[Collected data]
######
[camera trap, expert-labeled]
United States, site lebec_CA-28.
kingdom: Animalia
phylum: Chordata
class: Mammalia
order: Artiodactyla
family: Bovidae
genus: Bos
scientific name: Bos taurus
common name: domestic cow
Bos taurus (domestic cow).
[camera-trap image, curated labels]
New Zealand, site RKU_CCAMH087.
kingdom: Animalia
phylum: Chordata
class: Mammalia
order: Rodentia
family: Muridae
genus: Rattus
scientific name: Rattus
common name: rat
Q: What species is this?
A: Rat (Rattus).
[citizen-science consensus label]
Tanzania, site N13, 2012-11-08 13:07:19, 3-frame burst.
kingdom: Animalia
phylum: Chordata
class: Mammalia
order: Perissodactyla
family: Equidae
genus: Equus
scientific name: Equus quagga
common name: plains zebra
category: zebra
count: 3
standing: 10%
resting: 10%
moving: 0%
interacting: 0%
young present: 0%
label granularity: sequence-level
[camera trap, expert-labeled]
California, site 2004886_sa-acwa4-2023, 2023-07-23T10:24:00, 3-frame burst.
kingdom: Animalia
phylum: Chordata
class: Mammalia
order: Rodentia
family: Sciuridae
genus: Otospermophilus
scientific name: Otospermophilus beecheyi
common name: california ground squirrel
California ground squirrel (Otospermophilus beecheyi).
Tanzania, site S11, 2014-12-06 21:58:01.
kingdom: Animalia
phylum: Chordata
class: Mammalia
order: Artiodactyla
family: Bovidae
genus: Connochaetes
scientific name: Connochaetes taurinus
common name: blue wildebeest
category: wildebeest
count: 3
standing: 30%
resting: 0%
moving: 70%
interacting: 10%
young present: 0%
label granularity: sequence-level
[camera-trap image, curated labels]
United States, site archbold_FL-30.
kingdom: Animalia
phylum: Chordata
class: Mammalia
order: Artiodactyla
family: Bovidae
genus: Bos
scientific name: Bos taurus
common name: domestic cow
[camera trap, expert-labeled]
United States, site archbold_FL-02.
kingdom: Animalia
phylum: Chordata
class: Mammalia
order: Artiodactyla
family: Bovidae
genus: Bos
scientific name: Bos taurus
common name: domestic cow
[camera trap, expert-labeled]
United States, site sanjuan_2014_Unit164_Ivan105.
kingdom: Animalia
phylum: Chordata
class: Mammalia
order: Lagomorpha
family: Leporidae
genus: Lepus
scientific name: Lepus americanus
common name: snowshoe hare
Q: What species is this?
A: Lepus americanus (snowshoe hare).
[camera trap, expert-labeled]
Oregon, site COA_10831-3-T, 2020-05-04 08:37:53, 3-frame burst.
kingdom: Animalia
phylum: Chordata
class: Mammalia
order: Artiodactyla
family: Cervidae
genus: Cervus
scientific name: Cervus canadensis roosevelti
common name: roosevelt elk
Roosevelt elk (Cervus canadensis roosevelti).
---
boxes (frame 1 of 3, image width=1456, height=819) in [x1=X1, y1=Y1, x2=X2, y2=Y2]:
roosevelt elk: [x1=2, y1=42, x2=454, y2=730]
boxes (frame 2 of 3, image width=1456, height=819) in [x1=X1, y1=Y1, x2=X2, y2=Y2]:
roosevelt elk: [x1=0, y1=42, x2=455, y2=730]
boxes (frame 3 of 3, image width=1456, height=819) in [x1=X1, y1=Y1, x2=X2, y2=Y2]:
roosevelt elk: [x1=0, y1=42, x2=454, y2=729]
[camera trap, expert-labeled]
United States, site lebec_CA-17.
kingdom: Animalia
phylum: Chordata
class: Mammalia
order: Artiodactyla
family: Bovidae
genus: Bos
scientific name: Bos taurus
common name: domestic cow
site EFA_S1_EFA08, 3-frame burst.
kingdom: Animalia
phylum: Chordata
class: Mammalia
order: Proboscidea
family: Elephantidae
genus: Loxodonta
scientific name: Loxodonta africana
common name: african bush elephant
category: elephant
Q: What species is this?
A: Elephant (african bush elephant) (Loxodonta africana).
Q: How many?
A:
######
Problem description: The entries above must each be repeated exactly.

Problem solution:
[camera trap, expert-labeled]
United States, site lebec_CA-28.
kingdom: Animalia
phylum: Chordata
class: Mammalia
order: Artiodactyla
family: Bovidae
genus: Bos
scientific name: Bos taurus
common name: domestic cow
Bos taurus (domestic cow).
[camera-trap image, curated labels]
New Zealand, site RKU_CCAMH087.
kingdom: Animalia
phylum: Chordata
class: Mammalia
order: Rodentia
family: Muridae
genus: Rattus
scientific name: Rattus
common name: rat
Q: What species is this?
A: Rat (Rattus).
[citizen-science consensus label]
Tanzania, site N13, 2012-11-08 13:07:19, 3-frame burst.
kingdom: Animalia
phylum: Chordata
class: Mammalia
order: Perissodactyla
family: Equidae
genus: Equus
scientific name: Equus quagga
common name: plains zebra
category: zebra
count: 3
standing: 10%
resting: 10%
moving: 0%
interacting: 0%
young present: 0%
label granularity: sequence-level
[camera trap, expert-labeled]
California, site 2004886_sa-acwa4-2023, 2023-07-23T10:24:00, 3-frame burst.
kingdom: Animalia
phylum: Chordata
class: Mammalia
order: Rodentia
family: Sciuridae
genus: Otospermophilus
scientific name: Otospermophilus beecheyi
common name: california ground squirrel
California ground squirrel (Otospermophilus beecheyi).
Tanzania, site S11, 2014-12-06 21:58:01.
kingdom: Animalia
phylum: Chordata
class: Mammalia
order: Artiodactyla
family: Bovidae
genus: Connochaetes
scientific name: Connochaetes taurinus
common name: blue wildebeest
category: wildebeest
count: 3
standing: 30%
resting: 0%
moving: 70%
interacting: 10%
young present: 0%
label granularity: sequence-level
[camera-trap image, curated labels]
United States, site archbold_FL-30.
kingdom: Animalia
phylum: Chordata
class: Mammalia
order: Artiodactyla
family: Bovidae
genus: Bos
scientific name: Bos taurus
common name: domestic cow
[camera trap, expert-labeled]
United States, site archbold_FL-02.
kingdom: Animalia
phylum: Chordata
class: Mammalia
order: Artiodactyla
family: Bovidae
genus: Bos
scientific name: Bos taurus
common name: domestic cow
[camera trap, expert-labeled]
United States, site sanjuan_2014_Unit164_Ivan105.
kingdom: Animalia
phylum: Chordata
class: Mammalia
order: Lagomorpha
family: Leporidae
genus: Lepus
scientific name: Lepus americanus
common name: snowshoe hare
Q: What species is this?
A: Lepus americanus (snowshoe hare).
[camera trap, expert-labeled]
Oregon, site COA_10831-3-T, 2020-05-04 08:37:53, 3-frame burst.
kingdom: Animalia
phylum: Chordata
class: Mammalia
order: Artiodactyla
family: Cervidae
genus: Cervus
scientific name: Cervus canadensis roosevelti
common name: roosevelt elk
Roosevelt elk (Cervus canadensis roosevelti).
---
boxes (frame 1 of 3, image width=1456, height=819) in [x1=X1, y1=Y1, x2=X2, y2=Y2]:
roosevelt elk: [x1=2, y1=42, x2=454, y2=730]
boxes (frame 2 of 3, image width=1456, height=819) in [x1=X1, y1=Y1, x2=X2, y2=Y2]:
roosevelt elk: [x1=0, y1=42, x2=455, y2=730]
boxes (frame 3 of 3, image width=1456, height=819) in [x1=X1, y1=Y1, x2=X2, y2=Y2]:
roosevelt elk: [x1=0, y1=42, x2=454, y2=729]
[camera trap, expert-labeled]
United States, site lebec_CA-17.
kingdom: Animalia
phylum: Chordata
class: Mammalia
order: Artiodactyla
family: Bovidae
genus: Bos
scientific name: Bos taurus
common name: domestic cow
site EFA_S1_EFA08, 3-frame burst.
kingdom: Animalia
phylum: Chordata
class: Mammalia
order: Proboscidea
family: Elephantidae
genus: Loxodonta
scientific name: Loxodonta africana
common name: african bush elephant
category: elephant
Q: What species is this?
A: Elephant (african bush elephant) (Loxodonta africana).
Q: How many?
A:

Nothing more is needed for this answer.